• Problem requirements:
Retype, with no pictures, each line from the one that holds "scientific name: Bos taurus" through the last line of the entries below, both included.

• Source material:
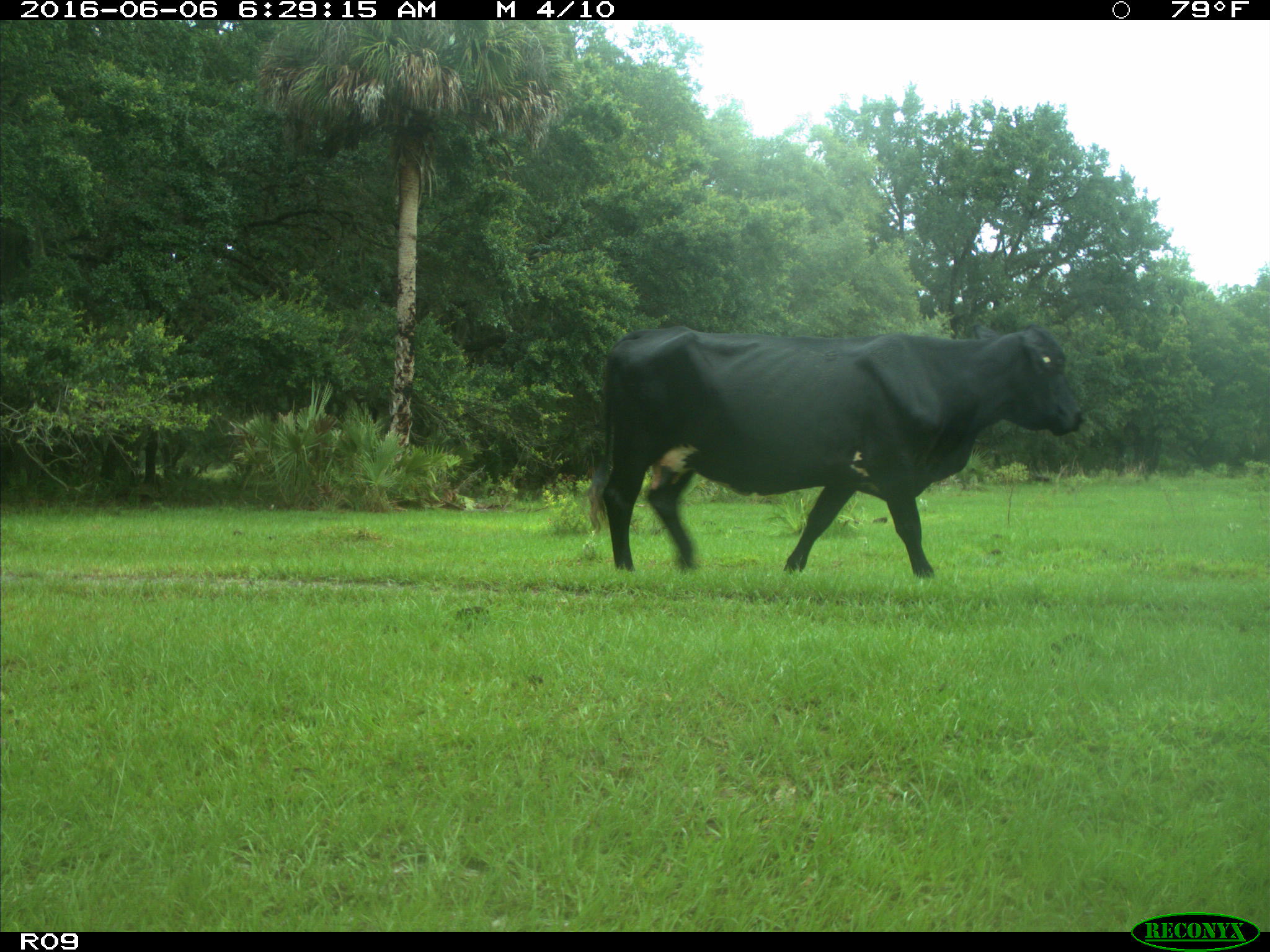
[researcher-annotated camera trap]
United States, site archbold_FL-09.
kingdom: Animalia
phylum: Chordata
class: Mammalia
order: Artiodactyla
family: Bovidae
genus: Bos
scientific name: Bos taurus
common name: domestic cow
Bos taurus (domestic cow).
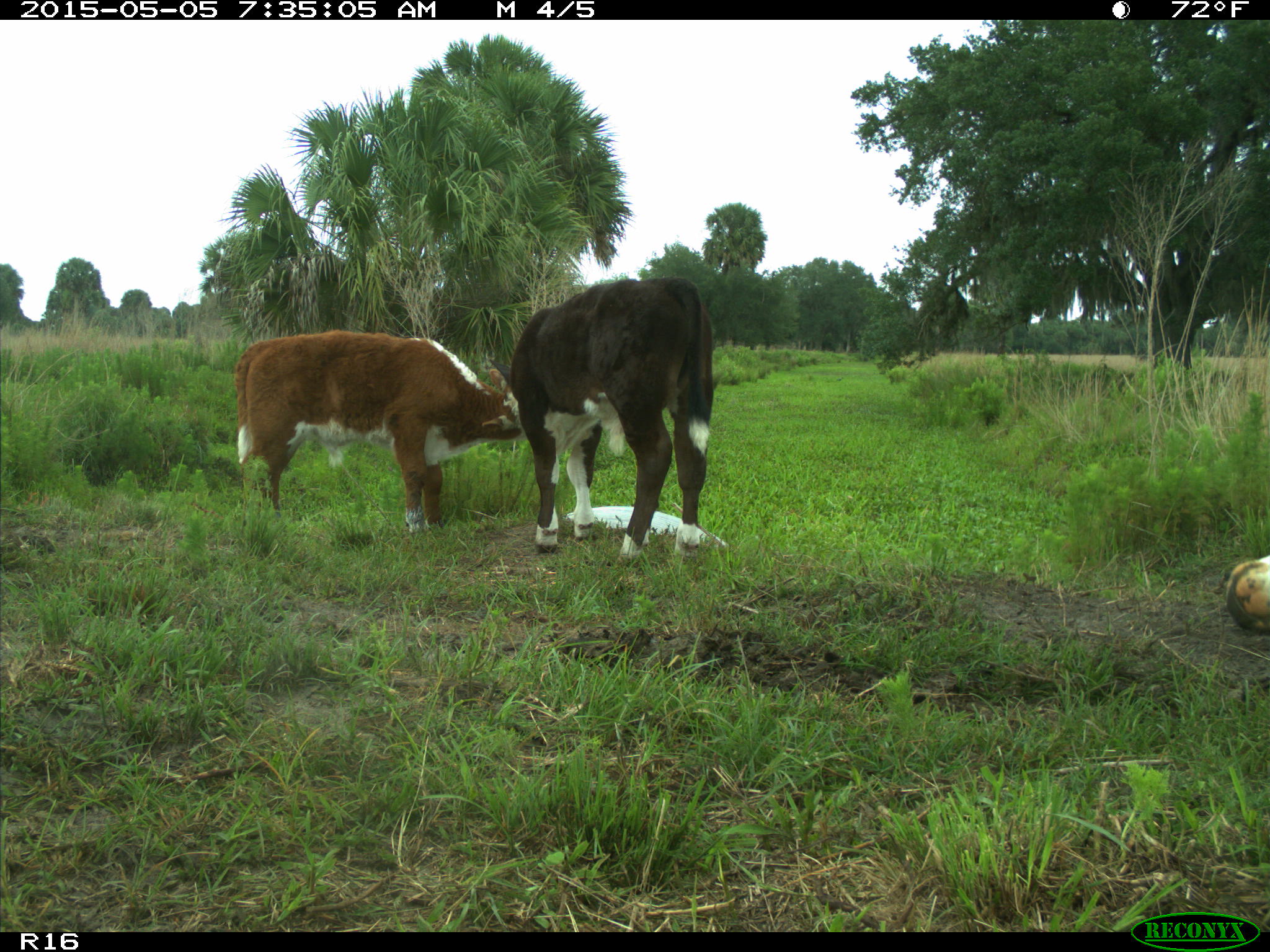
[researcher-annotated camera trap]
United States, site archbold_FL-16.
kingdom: Animalia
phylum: Chordata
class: Mammalia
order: Artiodactyla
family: Bovidae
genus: Bos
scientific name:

• Answer for this exercise:
scientific name: Bos taurus
common name: domestic cow
Bos taurus (domestic cow).
[researcher-annotated camera trap]
United States, site archbold_FL-16.
kingdom: Animalia
phylum: Chordata
class: Mammalia
order: Artiodactyla
family: Bovidae
genus: Bos
scientific name:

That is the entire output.